#### Extract to read:

>>>

David Kipiani (; 18 November 1951 – 17 September 2001) was a Georgian football midfielder and manager. Kipiani principally played as a playmaker and is considered one of Georgia's greatest players. He was known for his elegant style of play, dribbling ability and passing range.

Playing career
Kipiani was born in Tbilisi, Georgian SSR. He started playing for the 35th School during the early stages of his career. Kipiani was invited to play for Dinamo Tbilisi in 1967. Due to injuries, he was only able to participate in a single appearances for two season. So, Kipiani went to play for another Tbilisi-based club, Locomotive Tbilisi.

After a successful season with Locomotive, Kipiani was invited back to play for Dinamo again by Gavril Kachalin. Meanwhile, while playing for Locomotive, Kipiani worked with his future manager Nodar Akhalkatsi, under whose managing he later became one of the key figures of Dinamo Tbilisi, which were among the powerful and successful clubs – presented not only at the highest level of Soviet football but internationally by the end of the 1970s and early 1980s. It was a time of the most significant results in the national championship along with the local and international recognition and notable achievements at various prestigious football tournaments.

During the period between 1975 and 1982 – Kipiani was one of the prominent and unanimously recognized leaders of Dinamo Tbilisi, alongside players such as Manuchar Machaidze, Aleksandre Chivadze, Vladimir Gutsaev and Ramaz Shengelia. Georgian team's impressive success against such great football clubs like Liverpool, Inter Milan, Napoli, West Ham United, Feyenoord and others was mainly determined by their obvious personal and professional talent, unique playing abilities and individual skills, great vision of the game, by their exemplary and complete interactions on the football pitch, where Kipiani was probably the most important, illustrious and exquisite player among others.

<<<

#### Stored data:
>>>

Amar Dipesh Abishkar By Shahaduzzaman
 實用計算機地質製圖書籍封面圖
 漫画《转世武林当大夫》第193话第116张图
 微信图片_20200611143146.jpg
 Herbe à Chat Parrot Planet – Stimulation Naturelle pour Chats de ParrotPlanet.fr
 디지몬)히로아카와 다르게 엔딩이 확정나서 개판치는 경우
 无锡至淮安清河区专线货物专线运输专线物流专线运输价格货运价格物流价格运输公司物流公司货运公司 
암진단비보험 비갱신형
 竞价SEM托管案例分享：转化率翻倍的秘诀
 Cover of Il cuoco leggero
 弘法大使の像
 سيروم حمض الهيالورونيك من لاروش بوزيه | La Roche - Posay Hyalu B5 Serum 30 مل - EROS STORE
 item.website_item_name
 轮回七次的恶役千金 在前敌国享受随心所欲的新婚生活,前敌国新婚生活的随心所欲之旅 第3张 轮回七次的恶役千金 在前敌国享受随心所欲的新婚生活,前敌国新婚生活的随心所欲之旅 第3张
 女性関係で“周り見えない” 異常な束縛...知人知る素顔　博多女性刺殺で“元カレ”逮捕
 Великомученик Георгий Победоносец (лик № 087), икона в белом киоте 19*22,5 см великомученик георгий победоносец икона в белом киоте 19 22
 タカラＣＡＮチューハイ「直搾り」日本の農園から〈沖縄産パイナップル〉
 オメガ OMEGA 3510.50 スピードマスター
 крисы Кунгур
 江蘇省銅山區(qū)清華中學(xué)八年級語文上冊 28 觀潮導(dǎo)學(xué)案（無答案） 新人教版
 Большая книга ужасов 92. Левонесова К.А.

<<<

#### Tasks to perform:
1 > Can you give the David Kipiani passage again between "Playing career" and "club, Locomotive Tbilisi.", inclusive, swapping "Locomotive" for "Lokomotiv"?
2 > Could you give back every one of the records that follow the David Kipiani passage, unchanged and in order?

#### Answers for each item:
1 >
Playing career
Kipiani was born in Tbilisi, Georgian SSR. He started playing for the 35th School during the early stages of his career. Kipiani was invited to play for Dinamo Tbilisi in 1967. Due to injuries, he was only able to participate in a single appearances for two season. So, Kipiani went to play for another Tbilisi-based club, Lokomotiv Tbilisi.

2 >
Amar Dipesh Abishkar By Shahaduzzaman
 實用計算機地質製圖書籍封面圖
 漫画《转世武林当大夫》第193话第116张图
 微信图片_20200611143146.jpg
 Herbe à Chat Parrot Planet – Stimulation Naturelle pour Chats de ParrotPlanet.fr
 디지몬)히로아카와 다르게 엔딩이 확정나서 개판치는 경우
 无锡至淮安清河区专线货物专线运输专线物流专线运输价格货运价格物流价格运输公司物流公司货运公司 
암진단비보험 비갱신형
 竞价SEM托管案例分享：转化率翻倍的秘诀
 Cover of Il cuoco leggero
 弘法大使の像
 سيروم حمض الهيالورونيك من لاروش بوزيه | La Roche - Posay Hyalu B5 Serum 30 مل - EROS STORE
 item.website_item_name
 轮回七次的恶役千金 在前敌国享受随心所欲的新婚生活,前敌国新婚生活的随心所欲之旅 第3张 轮回七次的恶役千金 在前敌国享受随心所欲的新婚生活,前敌国新婚生活的随心所欲之旅 第3张
 女性関係で“周り見えない” 異常な束縛...知人知る素顔　博多女性刺殺で“元カレ”逮捕
 Великомученик Георгий Победоносец (лик № 087), икона в белом киоте 19*22,5 см великомученик георгий победоносец икона в белом киоте 19 22
 タカラＣＡＮチューハイ「直搾り」日本の農園から〈沖縄産パイナップル〉
 オメガ OMEGA 3510.50 スピードマスター
 крисы Кунгур
 江蘇省銅山區(qū)清華中學(xué)八年級語文上冊 28 觀潮導(dǎo)學(xué)案（無答案） 新人教版
 Большая книга ужасов 92. Левонесова К.А.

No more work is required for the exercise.